Why is this a problem?
Because it shows that our present characterisation of joint action as an event with two or more agents doesn't match intutions about contrasts between joint and parallel but merely individual action. So we need to improve on this.

What are we missing?

What is missing from this first attempt at characterising joint action? I think one missing feature is the notion of a collective goal. Here I need to go slowly ...
 

Collective Goals

 
\section{Collective Goals}
 
\section{Collective Goals}
Let me first explain something about this notion of a collective goal ...
Ayesha takes a glass and holds it up while Beatrice pours prosecco; unfortunately the prosecco misses the glass and soak Zachs’s trousers.
Here are two sentences, both true:

The tiny drops fell from the bottle.

- distributive

The tiny drops soaked Zach’s trousers.

- collective

The first sentence is naturally read *distributively*; that is, as specifying something that each drop did individually. Perhaps first drop one fell, then another fell.
But the second sentence is naturally read *collectively*. No one drop soaked Zach’s trousers; rather the soaking was something that the drops accomplised together.
If the sentence is true on this reading, the tiny drops' soaking Zach’s trousers is not a matter of each drop soaking Zach’s trousers.
Now consider an example involving actions and their outcomes:

Their thoughtless actions soaked Zach’s trousers. [causal]

- ambiguous

This sentence can be read in two ways, distributively or collectively. We can imagine that we are talking about a sequence of actions done over a period of time, each of which soaked Zach’s trousers. In this case the outcome, soaking Zach’s trousers, is an outcome of each action.
Alternatively we can imagine several actions which have this outcome collectively---as in our illustration where Ayesha holds a glass while Beatrice pours. In this case the outcome, soaking Zach’s trousers, is not necessarily an outcome of any of the individual actions but it is an outcome of all of them taken together. That is, it is a collective outcome.
(Here I'm ignoring complications associated with the possibility that some of the actions collectively soaked Zach’s trousers while others did so distributively.)
Note that there is a genuine ambiguity here. To see this, ask yourself how many times Zach’s trousers were soaked. On the distributive reading they were soaked at least as many times as there are actions. On the collective reading they were not necessarily soaked more than once. (On the distributive reading there are several outcomes of the same type and each action has a different token outcome of this type; on the collective reading there is a single token outcome which is the outcome of two or more actions.)
Conclusion so far: two or more actions involving multiple agents can have outcomes distributively or collectively. This is not just a matter of words; there is a difference in the relation between the actions and the outcome.
Now consider one last sentence:

The goal of their actions was to fill Zach’s glass. [teleological]

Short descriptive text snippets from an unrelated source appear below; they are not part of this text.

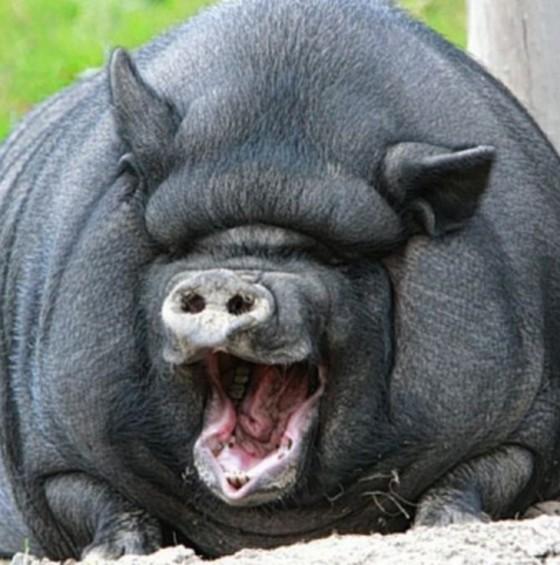 Самая большая домашняя свинья весит 600 кг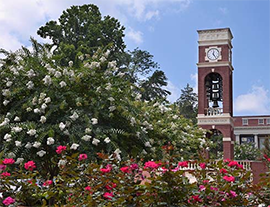 ETSU Carillon in the spring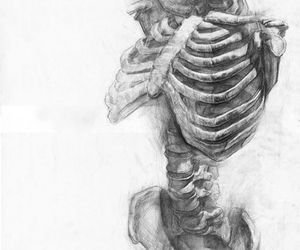 skeleton, art, and drawing image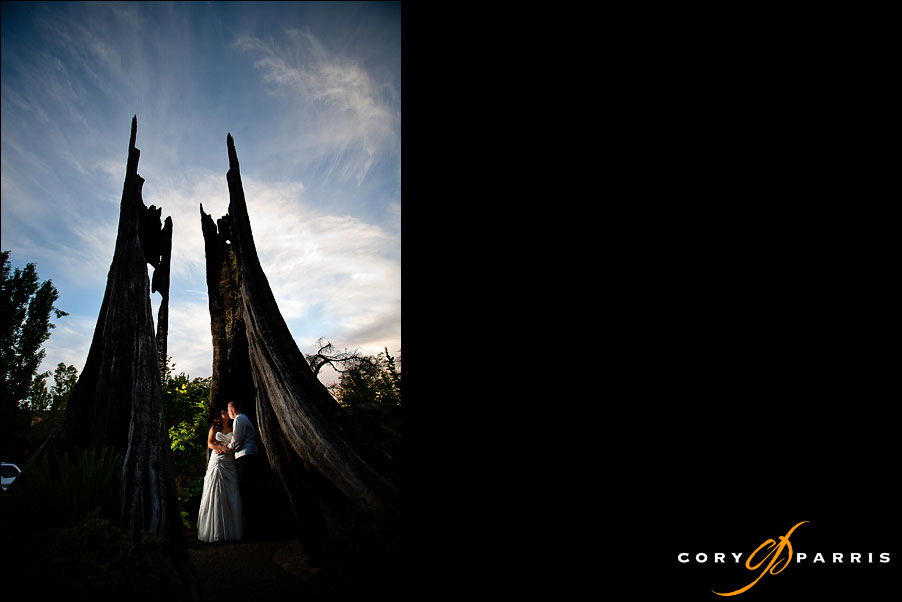 bride and groom portrait with strobist lighting by seattle wedding photographer cory parris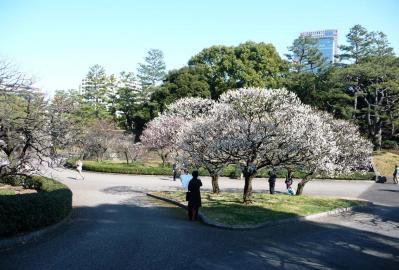 2010.2.20-東京ぶらりひとり旅005~東御苑033~梅林坂07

Whereas the previous sentence was causal, and so concened an actual outcome of some actions, this sentence is teleological, and so concerns an outcome to which actions are directed.

- also ambiguous

Like the previous sentence, this sentence has both distributive and collective readings. On the distributive reading, each of their actions was directed to an outcome, namely soaking Zach’s trousers. So there were as many attempts on his trousers as there are actions. On the collective reading, by contrast, it is not necessary that any of the actions considered individually was directed to this outcome; rather the actions were collectively directed to this outcome.
Conclusion so far: two or more actions involving multiple agents can be collectively directed to an outcome.
Where two or more actions are collectively directed to an outcome, we will say that this outcome is a *collective goal* of the actions. Note two things. First, this definition involves no assumptions about the intentions or other mental states of the agents. Relatedly, it is the actions rather than the agents which have a collective goal. Second, a collective goal is just an actual or possible outcome of an action.
An outcome is a \emph{collective goal} of two or more actions involving multiple agents if it is an outcome to which those actions are collectively directed.
We can extend our defintion of joint to include the notion of a collective goal ...

Joint action:

An event with two or more agents.

An event with two or more agents where the actions have a collective goal.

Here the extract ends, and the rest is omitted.